Practice Economics

ONLINE EXCLUSIVE: Emergency Medicine Companies Venture into Hospital Medicine


 

Hollywood, Fla.-based Hospital Physician Partners (HPP) was an ED business when opportunity came knocking: Hospital administrators started asking, “Can you provide us with some hospitalists to go with our emergency-room doctors?”

Today, HPP is firmly in the HM business—and all signs point toward more hospitals hiring companies to handle both emergency care and inpatient care.

“In many ways, we expanded our efforts into hospitalist medicine as a result of requests from our hospital partners,” says Ed Weinberg, HPP’s chief operating officer. “Their needs were such that they asked us to provide hospital medicine services. So from that, it became clear that it was an area that was really growing. And that is something we are pursuing as vigorously as we are emergency medicine.”

HPP handling both emergency care and hospital medicine can help with the transition of patients from the ED to a hospital bed upstairs, he says.

“That’s where our efficiencies are, because we have physicians working who are carrying out the same philosophy,” he says.

→ **YOUR TASKS**
[a] Answer these questions from the article on emergency medicine companies moving into hospital medicine:
(i) In what city is Hospital Physician Partners based?
(ii) What position does Ed Weinberg hold at HPP?
(iii) According to Weinberg, what transition can be helped by HPP handling both emergency care and hospital medicine?
[b] Extend the article on emergency medicine companies entering hospital medicine, starting right after its final sentence.
The material that comes next has no connection to the text above.

→ **Stored data entries**
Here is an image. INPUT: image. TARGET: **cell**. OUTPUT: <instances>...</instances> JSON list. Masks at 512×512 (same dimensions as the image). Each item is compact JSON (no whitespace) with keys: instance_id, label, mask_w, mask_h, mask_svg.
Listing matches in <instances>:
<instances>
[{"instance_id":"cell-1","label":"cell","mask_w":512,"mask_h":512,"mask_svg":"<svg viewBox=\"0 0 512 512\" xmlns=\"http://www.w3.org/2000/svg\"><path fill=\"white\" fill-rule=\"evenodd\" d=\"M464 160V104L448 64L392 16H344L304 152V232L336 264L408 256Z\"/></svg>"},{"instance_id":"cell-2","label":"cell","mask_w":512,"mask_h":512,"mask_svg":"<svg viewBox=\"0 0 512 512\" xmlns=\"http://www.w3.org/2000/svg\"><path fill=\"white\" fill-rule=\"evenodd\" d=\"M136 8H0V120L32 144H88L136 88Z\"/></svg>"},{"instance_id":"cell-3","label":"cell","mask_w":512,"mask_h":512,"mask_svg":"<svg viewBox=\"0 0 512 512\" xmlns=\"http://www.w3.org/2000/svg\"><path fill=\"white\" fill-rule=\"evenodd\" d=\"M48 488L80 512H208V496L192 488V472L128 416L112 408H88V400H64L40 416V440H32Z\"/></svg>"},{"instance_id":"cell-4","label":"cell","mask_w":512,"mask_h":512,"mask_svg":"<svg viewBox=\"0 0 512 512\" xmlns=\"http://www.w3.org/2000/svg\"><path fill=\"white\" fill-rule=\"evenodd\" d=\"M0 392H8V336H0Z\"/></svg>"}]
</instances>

→ **RESPONSES BY ITEM NUMBER**
[a]
(i) Hollywood, Fla.
(ii) Chief operating officer.
(iii) The transition of patients from the ED to a hospital bed upstairs.

[b]
Out of HPP’s 120 contracts, 15 are in hospital medicine. But the HM contract numbers are growing quickly, Weinberg notes.

EmCare has about 400 emergency-medicine programs and more than 50 HM programs, according to Mark Hamm, CEO of EmCare Inpatient Services. He says that it can be much more cost effective to contract with one company for both hospitalist and ED services, something hospitals find attractive.

If we have a hospitalist provider that’s not really on the same page, that can create bottlenecks. But it’s a blip. Our goal is to sit down, even if it’s not an EmCare hospitalist, to sit down with that director and say, ‘Hey look, let’s be the leader here, let’s work together and appropriately expedite these patients.’ We do the same thing on the hospitalist side.—Mark Hamm, CEO, EmCare Inpatient Services

EmCare service agreements range from completely separate emergency and HM staffs to small, rural hospitals where ED physicians also do rounds. Some hospitals “just don’t have the money for a full-time hospitalist and don’t really need one,” Hamm says.

The patient transitions tend to go more smoothly when both types of care are provided by EmCare, he adds. If they’re not, there can be slowdowns.

“Our goal is to quickly and appropriately move patients through the system,” he says. “If we have a hospitalist provider that’s not really on the same page, that can create bottlenecks. But it’s a blip. Our goal is to sit down, even if it’s not an EmCare hospitalist, to sit down with that director and say, ‘Hey look, let’s be the leader here, let’s work together and appropriately expedite these patients.’ We do the same thing on the hospitalist side.”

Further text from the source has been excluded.